▶ [WHAT IS REQUIRED] There is one span to output from the data below: the lines starting at the line with "order: Primates" and ending at the line with "label granularity: sequence-level". Output it exactly, ends included, nothing more.

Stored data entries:
======
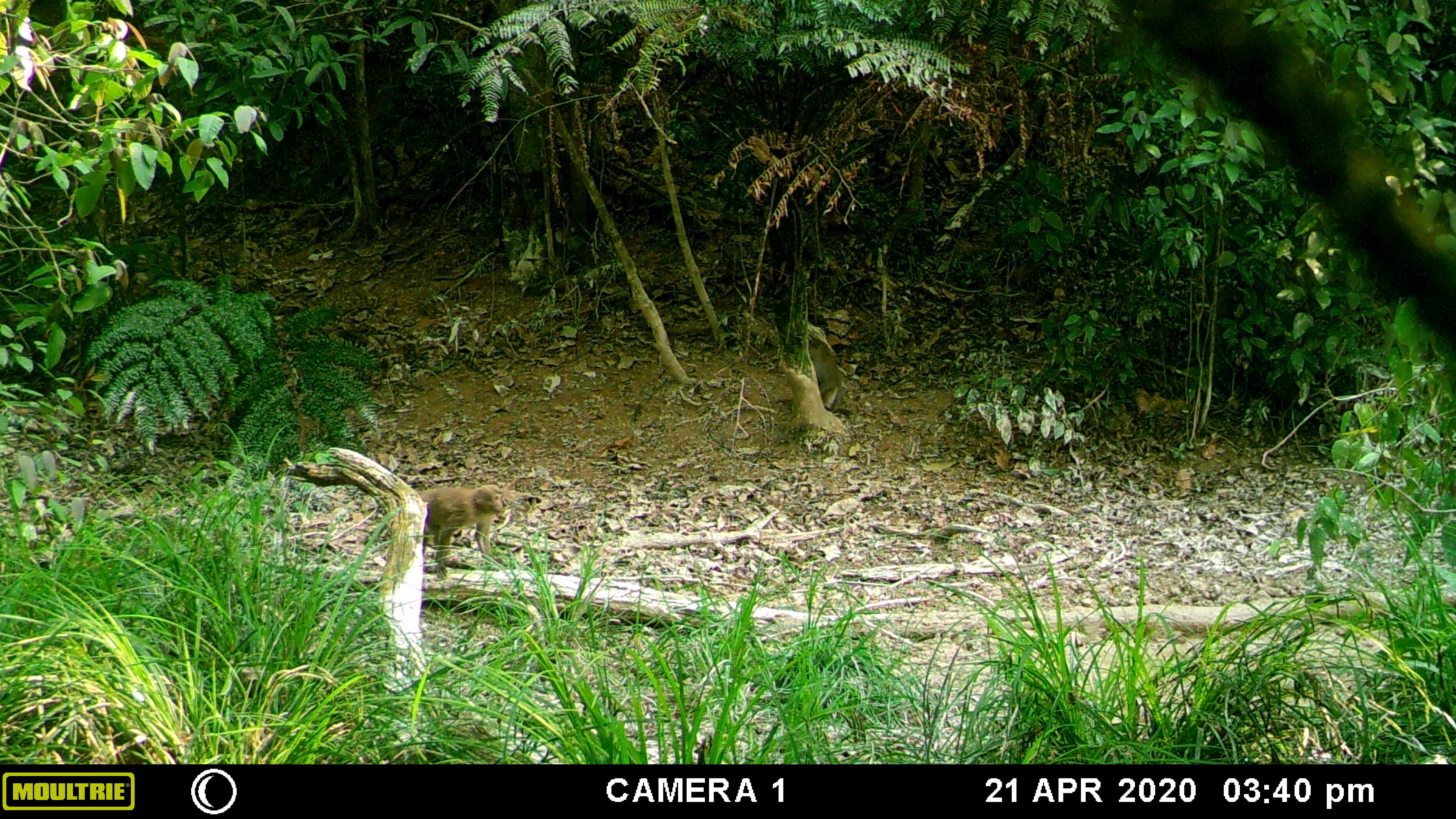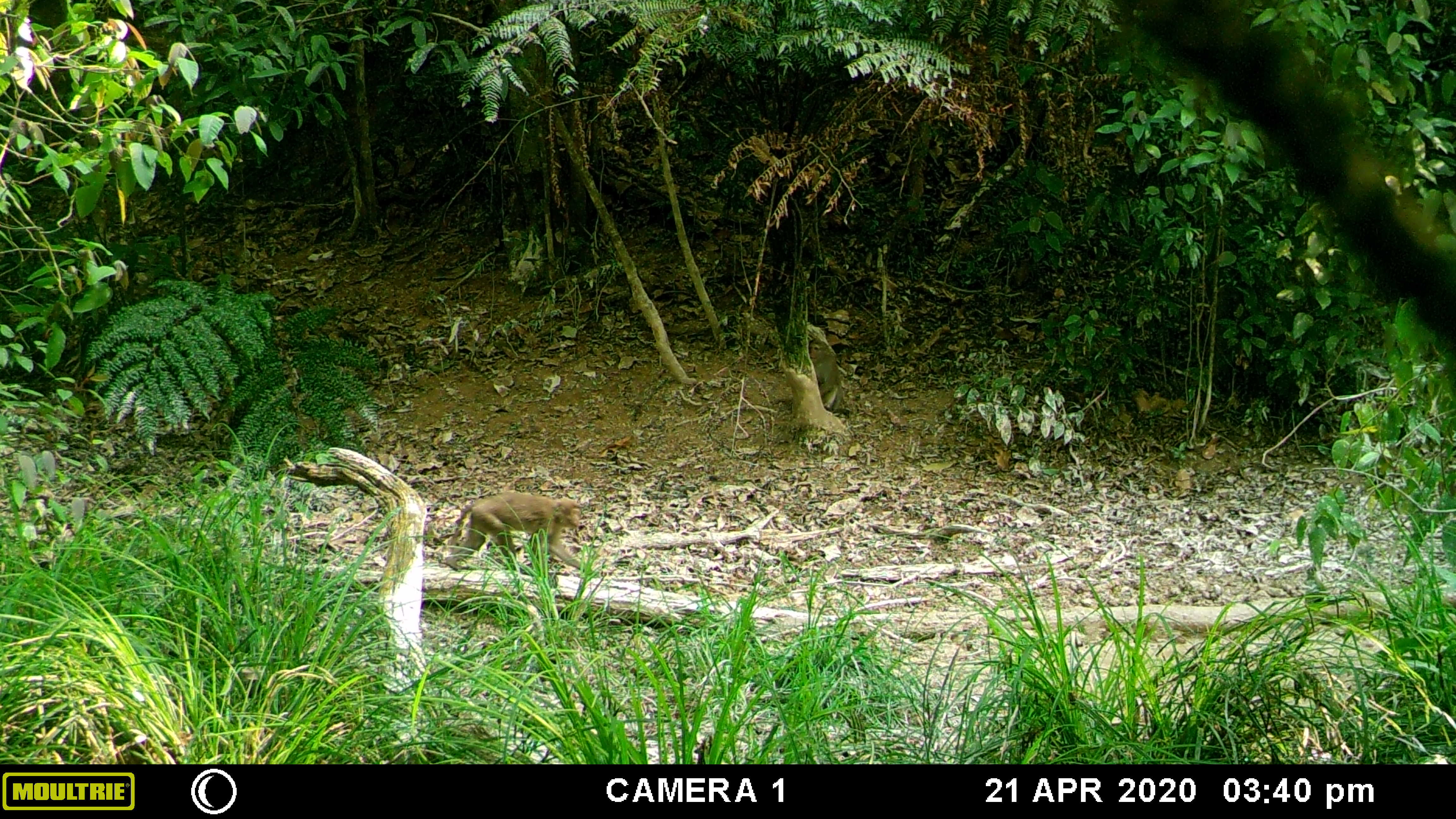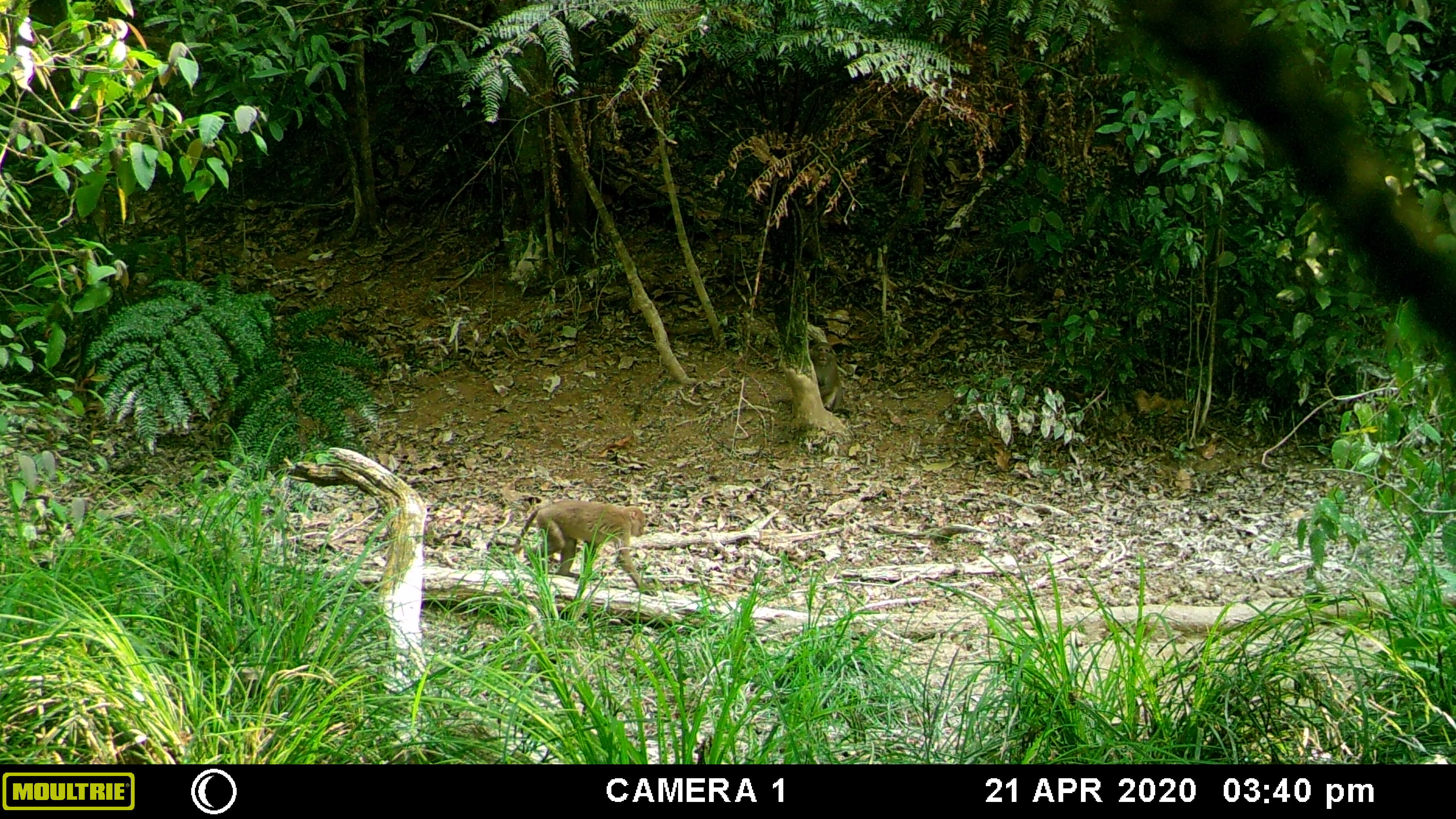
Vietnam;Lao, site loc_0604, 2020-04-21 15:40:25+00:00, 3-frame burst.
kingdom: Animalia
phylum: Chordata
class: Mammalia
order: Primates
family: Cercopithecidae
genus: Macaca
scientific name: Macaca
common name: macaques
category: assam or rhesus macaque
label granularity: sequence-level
======
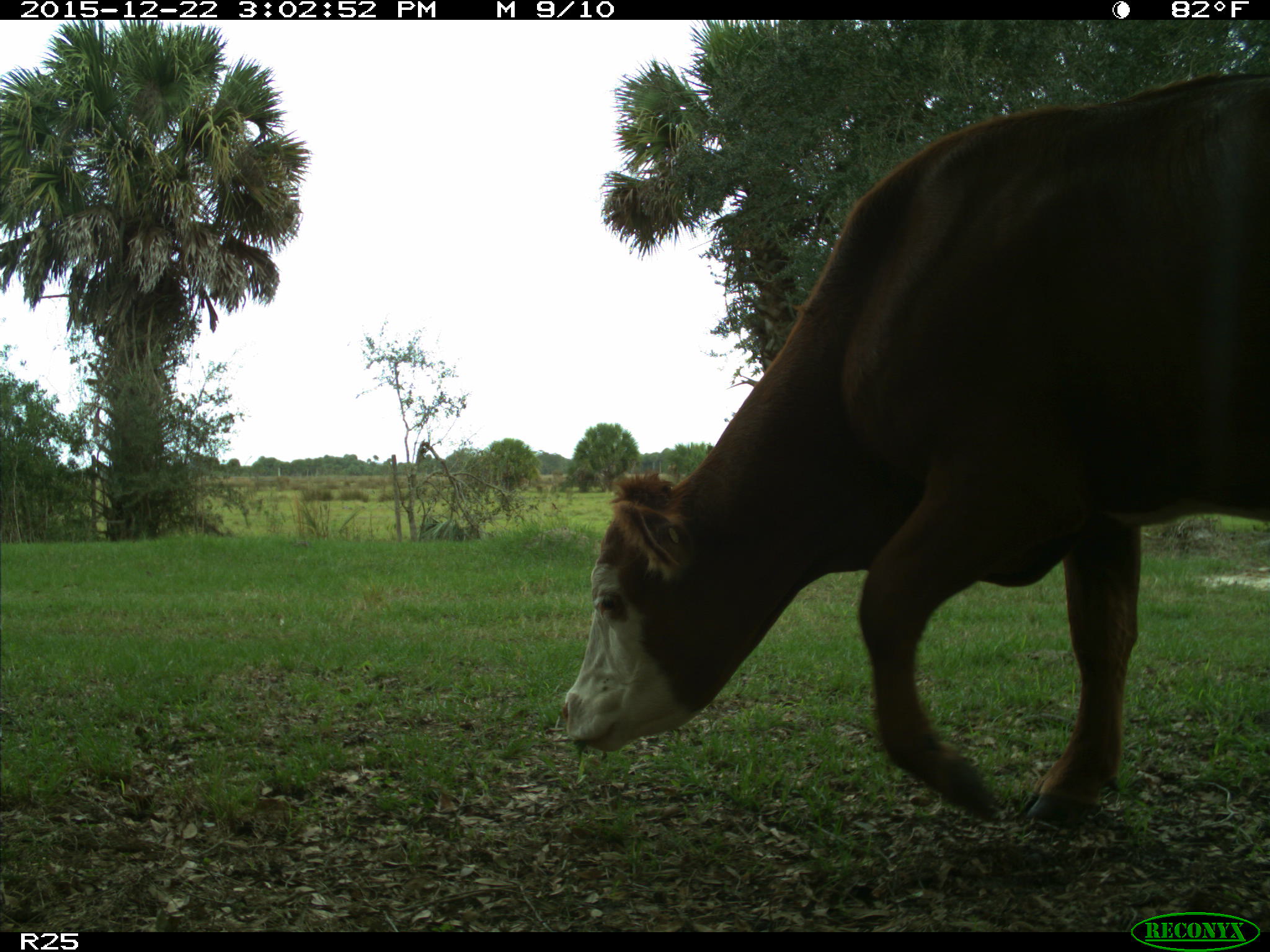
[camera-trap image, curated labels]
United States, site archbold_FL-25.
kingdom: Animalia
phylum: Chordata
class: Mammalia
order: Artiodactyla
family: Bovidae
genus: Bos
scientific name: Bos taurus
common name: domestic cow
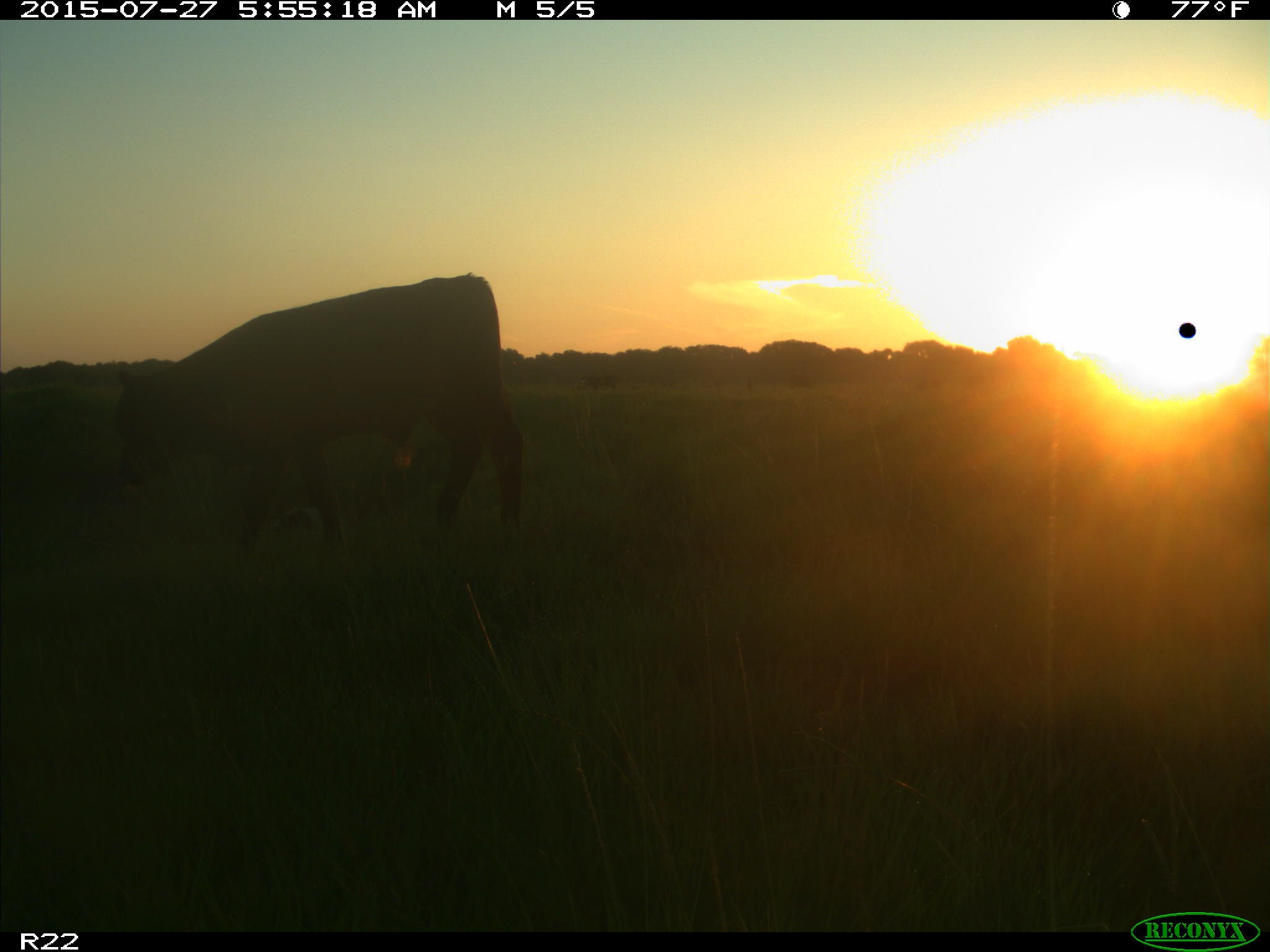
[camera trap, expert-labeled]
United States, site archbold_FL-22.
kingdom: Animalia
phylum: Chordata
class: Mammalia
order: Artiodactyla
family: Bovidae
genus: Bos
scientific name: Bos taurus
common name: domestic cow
======
▶ [EXERCISE RESPONSE]
order: Primates
family: Cercopithecidae
genus: Macaca
scientific name: Macaca
common name: macaques
category: assam or rhesus macaque
label granularity: sequence-level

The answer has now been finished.